Known Issues and Limitations

  • The use of oneDPL together with the GNU C++ standard library (libstdc++) version 9 or 10 may lead to compilation errors (caused by oneTBB API changes). To overcome these issues, include oneDPL header files before the standard C++ header files, or disable parallel algorithms support in the standard library. For more information, please see Intel® oneAPI Threading Building Blocks (oneTBB) Release Notes.
  • The using namespace oneapi; directive in a oneDPL program code may result in compilation errors with some compilers including GCC 7 and earlier.
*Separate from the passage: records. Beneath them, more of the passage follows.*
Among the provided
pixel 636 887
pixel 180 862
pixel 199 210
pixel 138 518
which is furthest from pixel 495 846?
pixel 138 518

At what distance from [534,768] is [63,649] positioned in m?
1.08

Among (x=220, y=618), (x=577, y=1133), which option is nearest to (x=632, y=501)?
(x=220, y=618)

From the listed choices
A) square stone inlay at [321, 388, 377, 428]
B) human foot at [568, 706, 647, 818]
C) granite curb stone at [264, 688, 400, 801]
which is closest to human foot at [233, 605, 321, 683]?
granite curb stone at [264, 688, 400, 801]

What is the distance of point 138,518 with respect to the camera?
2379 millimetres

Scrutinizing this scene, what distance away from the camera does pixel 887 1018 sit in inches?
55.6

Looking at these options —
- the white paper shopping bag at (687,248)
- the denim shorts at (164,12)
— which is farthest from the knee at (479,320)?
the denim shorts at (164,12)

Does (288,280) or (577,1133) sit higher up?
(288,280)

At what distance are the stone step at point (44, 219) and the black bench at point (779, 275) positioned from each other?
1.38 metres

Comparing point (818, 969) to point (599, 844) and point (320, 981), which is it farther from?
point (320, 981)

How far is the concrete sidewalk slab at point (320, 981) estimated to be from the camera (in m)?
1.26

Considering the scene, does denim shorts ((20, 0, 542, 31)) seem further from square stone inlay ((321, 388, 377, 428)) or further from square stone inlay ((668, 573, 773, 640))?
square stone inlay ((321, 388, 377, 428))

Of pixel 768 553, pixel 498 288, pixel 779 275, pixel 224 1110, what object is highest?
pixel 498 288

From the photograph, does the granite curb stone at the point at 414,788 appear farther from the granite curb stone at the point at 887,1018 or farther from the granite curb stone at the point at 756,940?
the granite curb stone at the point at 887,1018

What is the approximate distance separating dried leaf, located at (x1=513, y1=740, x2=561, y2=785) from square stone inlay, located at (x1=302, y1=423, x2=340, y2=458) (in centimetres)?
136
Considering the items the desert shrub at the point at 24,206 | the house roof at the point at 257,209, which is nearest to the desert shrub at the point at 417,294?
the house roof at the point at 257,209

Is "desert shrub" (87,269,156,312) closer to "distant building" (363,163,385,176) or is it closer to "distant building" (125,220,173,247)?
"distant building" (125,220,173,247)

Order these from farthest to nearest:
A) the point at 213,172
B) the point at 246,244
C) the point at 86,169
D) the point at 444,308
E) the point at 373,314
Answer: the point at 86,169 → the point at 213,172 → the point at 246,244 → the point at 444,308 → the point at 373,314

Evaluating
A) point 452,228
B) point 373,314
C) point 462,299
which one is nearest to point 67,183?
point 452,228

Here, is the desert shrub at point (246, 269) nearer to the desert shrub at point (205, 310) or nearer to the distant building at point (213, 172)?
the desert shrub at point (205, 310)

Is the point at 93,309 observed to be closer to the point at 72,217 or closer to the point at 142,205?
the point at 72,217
Instead of this directive, explicitly use oneapi::dpl namespace, or create a namespace alias.
  • The partial_sort_copy, sort and stable_sort algorithms are prone to CL_BUILD_PROGRAM_FAILURE when a program uses Radix sort [1], is built with -O0 option and executed on CPU devices.
  • The implementation does not yet provide namespace oneapi::std as defined in the oneDPL Specification.
  • The use of the range-based API requires C++17 and the C++ standard libraries coming with GCC 8.1 (or higher) or Clang 7 (or higher).
  • std::tuple, std::pair cannot be used with SYCL buffers to transfer data between host and device.
  • When used within DPC++ kernels or transferred to/from a device, std::array can only hold objects whose type meets DPC++ requirements for use in kernels and for data transfer, respectively.
  • std::array::at member function cannot be used in kernels because it may throw an exception; use std::array::operator[] instead.
  • std::array cannot be swapped in DPC++ kernels with std::swap function or swap member function in the Microsoft* Visual C++ standard library.
  • Due to specifics of Microsoft* Visual C++, some standard floating-point math functions (including std::ldexp, std::frexp, std::sqrt(std::complex<float>)) require device support for double precision.
[1](1, 2, 3, 4, 5) The sorting algorithms in oneDPL use Radix sort for arithmetic data types and sycl::half (since oneDPL 2022.6) compared with std::less or std::greater, otherwise Merge sort.